Exercise passage:
<<<<
These most recent volumes significantly contribute toward our understanding of Rav Breuer’s novel approach to Torah study. The first volume, Pirqe Mikra’ot, covers various aspects of the last 4 books of the Torah that were not covered in Pirqe Mo’adot. Although it has been published posthumously, Rav Breuer himself wrote and edited the articles, with his son bringing the project to completion. As always, there are a number of thought-provoking essays in this volume, which will surely raise interest from admirers and critics alike.
The 2nd volume includes a collection of essays (spanning several decades) written by Rav Breuer to explicate and defend his methodology, as well as several responses to his approach (and others like it) written by a number of distinguished Tanach teachers, including Professors Uriel Simon, Shmuel Hugo Bergman, and Amos Chacham as well as Rabbis Yoel Bin-Nun, Shalom Carmy, and Mosheh Lichtenstein. This collection is an extremely important statement on the differing approaches taken by Orthodox thinkers who take both the study of Tanach and the challenges of Bible criticism seriously. Particularly enlightening is an interview conducted with Rav Breuer in his later years in which he describes the reaction that his shiurim and methodology initially received, including from distinguished rabbis like Rabbi Yehuda Amital, Rabbi Eliezer M Schach, and Rabbi Tzvi Yehuda Melzer. He further contends that he never had a “crisis of faith” when responding to Bible criticism. He explains,
“No man, even as great as Moshe, is capable of writing as great and monumental of a book as this [the Bible]. In this the Bible critics are correct. The entire problem is whether you believe that God can write a book. If you believe so, then he can write the Torah anyway he likes, even if the Torah appears as if it was written by many different people in different eras.” (p. 355, loose translation).
>>>>
Given information:
<<<<
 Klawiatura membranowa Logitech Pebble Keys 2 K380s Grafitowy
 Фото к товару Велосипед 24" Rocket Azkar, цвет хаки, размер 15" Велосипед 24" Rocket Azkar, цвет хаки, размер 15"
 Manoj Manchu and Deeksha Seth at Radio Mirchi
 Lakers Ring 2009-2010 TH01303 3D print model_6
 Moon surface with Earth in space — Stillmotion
>>>>
<<<<
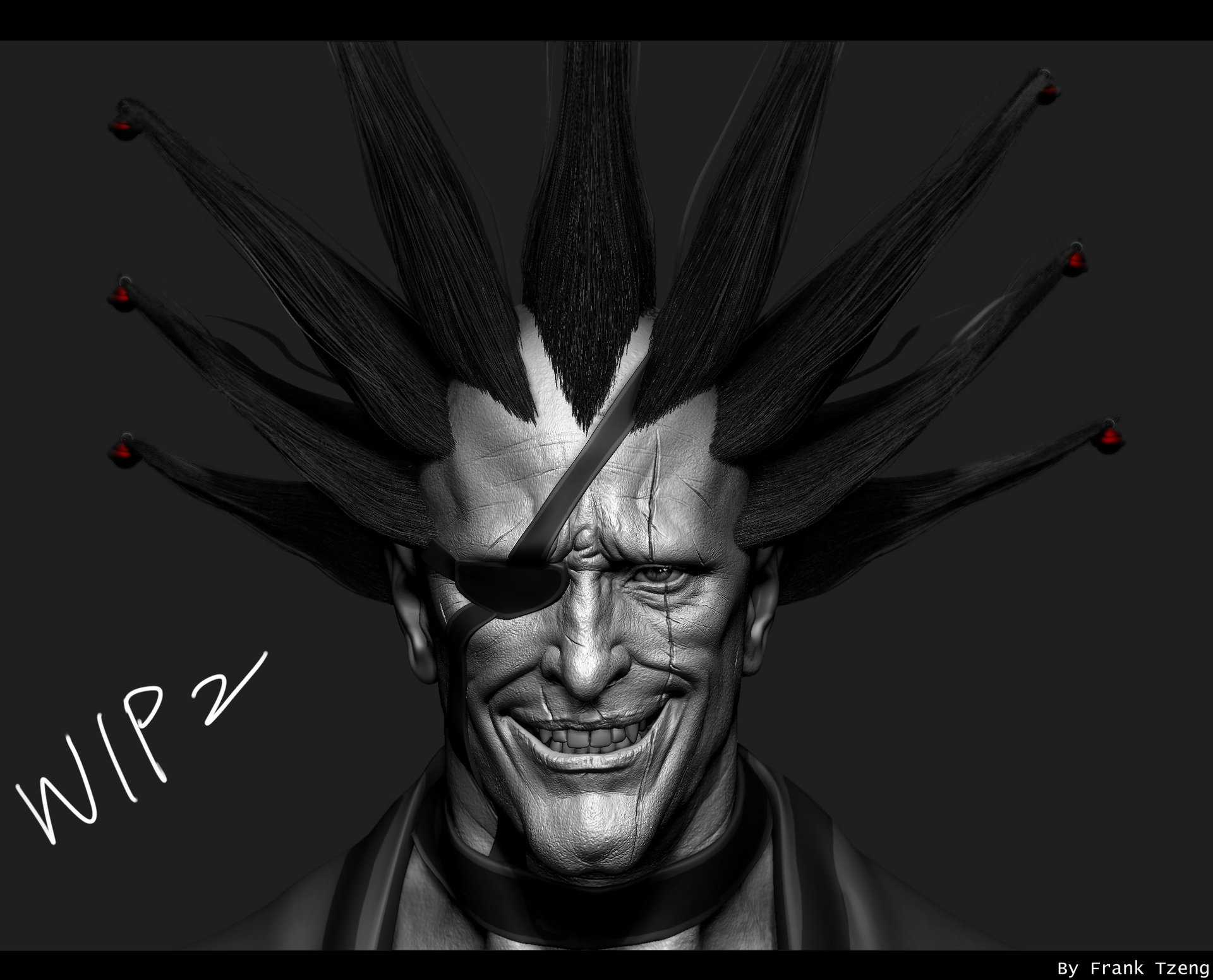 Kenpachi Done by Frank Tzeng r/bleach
>>>>
Directions:
- a) In the review of Rav Breuer's volumes, who brought the first volume, Pirqe Mikra'ot, to completion?
- b) Pick up the review of Rav Breuer's volumes after its final sentence and continue it.

Results of the tasks:
- a) Rav Breuer's son.

- b)
Read the book and his critics, and decide whether you find his approach intellectually or theologically compelling.
As Rav Breuer laments toward the end of that interview, even many of his closest students have not adopted his approach, even as they have utilized other tools from the world of academic Bible study. The 3rd book, a special volume in honor of Megadim‘s 50th issue, provides several examples of the “literary-theological” approach adopted by several of Rav Breuer’s students, as well as a thorough index of the first 50 volumes of Megadim. To read more about this approach, see Hayyim Angel’s article in Tradition 40:3, available here as well. Yaakov Beasley’s review of two recent English works that adopt similar approaches can be found in the current edition of Tradition.
For more information on these works, click here for the website of Tvunot Press.
- Shlomo Brody
For more books of interest that recently appeared on the Tradition website, please click here.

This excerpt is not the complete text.